Given problem 1:
Rewrite the stretch from "I very much" through "<-> ~(t in F(t))" in the post about Cantor's Theorem, replacing "bijection" with "one-to-one correspondence".
Given problem 2:
Continue the post about normalised proofs of Cantor's Theorem from the point where it stops.

Extract:
____________

[FOM] strange phenomenon
Robin Adams
radams at maths.man.ac.uk
Thu Jan 9 08:51:21 EST 2003
On Tue, 7 Jan 2003, Neil Tennant wrote:
> Hence my challenge: can anyone construct a completely detailed formal
> proof of Cantor's Theorem, in natural deduction, with every step
> primitive, to which neither of these two proposed reductions is
> applicable?
I very much doubt there is one. I can show that there is no normalised
proof in Higher Order Logic.
As a warm-up, what goes wrong when normalising the usual proof? When
deriving a contradiction from the assumption of a bijection F between A
and PA, we can produce as usual a term t such that
t in F(t) <-> ~(t in F(t))
However, there is no normalised derivation of # from P <-> ~P; in fact,
there is no normalised derivation of Q from P -> P -> Q and (P -> Q) -> P.
For, any such proof must end with two applications of (-> E) to P -> P ->
Q:
(?1)
P -> P -> Q P
-------------------- (?2)
P -> Q P
---------------------
Q
(?1) must end with an application of (-> E) to (P -> Q) -> P:
(?3)
(P -> Q) -> P P -> Q
--------------------------
P -> P -> Q P
----------------------------- (?2)
P -> Q P
---------------------------------------
Q
But the first of our new rules of reduction can be applied to any such
derivation.
Here is the only derivation of Q from P -> P -> Q and (P -> Q) -> P to
which cut elimination cannot be applied:
P -> P -> Q [P](1)
----------------------
P -> Q [P](1) P -> P -> Q [P](2)
------------------- ----------------
Q P -> Q [P](2)
--------(1) --------------
(P -> Q) -> P P -> Q Q
-------------------------- ------(2)

____________

Stored data:

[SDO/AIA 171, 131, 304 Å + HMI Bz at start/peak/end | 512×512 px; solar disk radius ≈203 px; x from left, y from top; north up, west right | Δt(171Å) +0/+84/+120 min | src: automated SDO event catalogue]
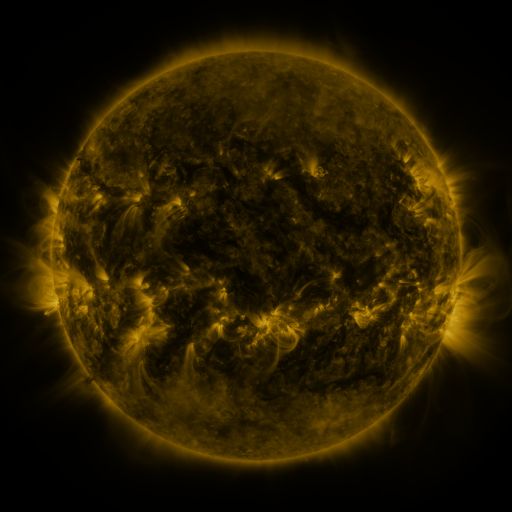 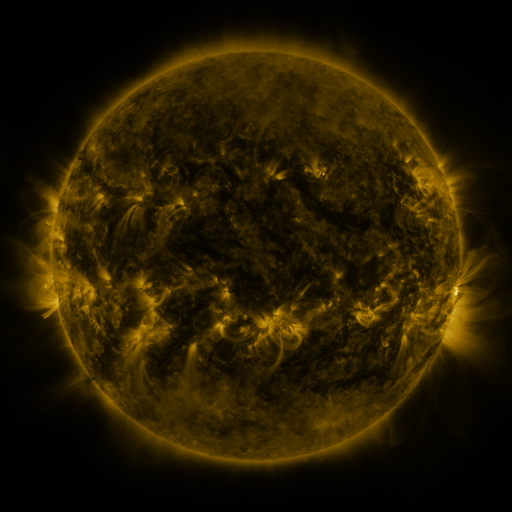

____________

Written reply 1:
I very much doubt there is one. I can show that there is no normalised
proof in Higher Order Logic.
As a warm-up, what goes wrong when normalising the usual proof? When
deriving a contradiction from the assumption of a one-to-one correspondence F between A
and PA, we can produce as usual a term t such that
t in F(t) <-> ~(t in F(t))

Written reply 2:
P -> P -> Q P (P -> Q) -> P P -> Q
-------------------------- ------------------------
P -> Q P
---------------------------------------------------
Q
Call this derivation (A). Applying the first new reduction to this
derivation yields:
P->P->Q [P](2)
-----------
P->P->Q [P](1) P->Q [P](2)
---------------- -----------
P -> Q [P](1) Q
-------------- ------(2)
Q (P->Q)->P P->Q
------(1) -----------------
P -> Q P
---------------------
Q
Call this (B). Applying cut elimination to (B) yields derivation (A)
again! Thus, in this case, our first new reduction and cut elimination
are inverses of one another.
A similar analysis shows that there can be no normalised proof of Cantor's
Theorem in HOL; in fact, there can be no derivation of # from the
assumption that F : A -> PA is surjective:
(A X : PA) (E a : A) (A x : A) (Xx <-> Fax)
For any such derivation would have to have the form:
(AX:PA)(Ea:A)(Ax:A)(Xx<->Fax) [(Ax:A)(phi(x)<->Fax)]
----------------------------- (D1)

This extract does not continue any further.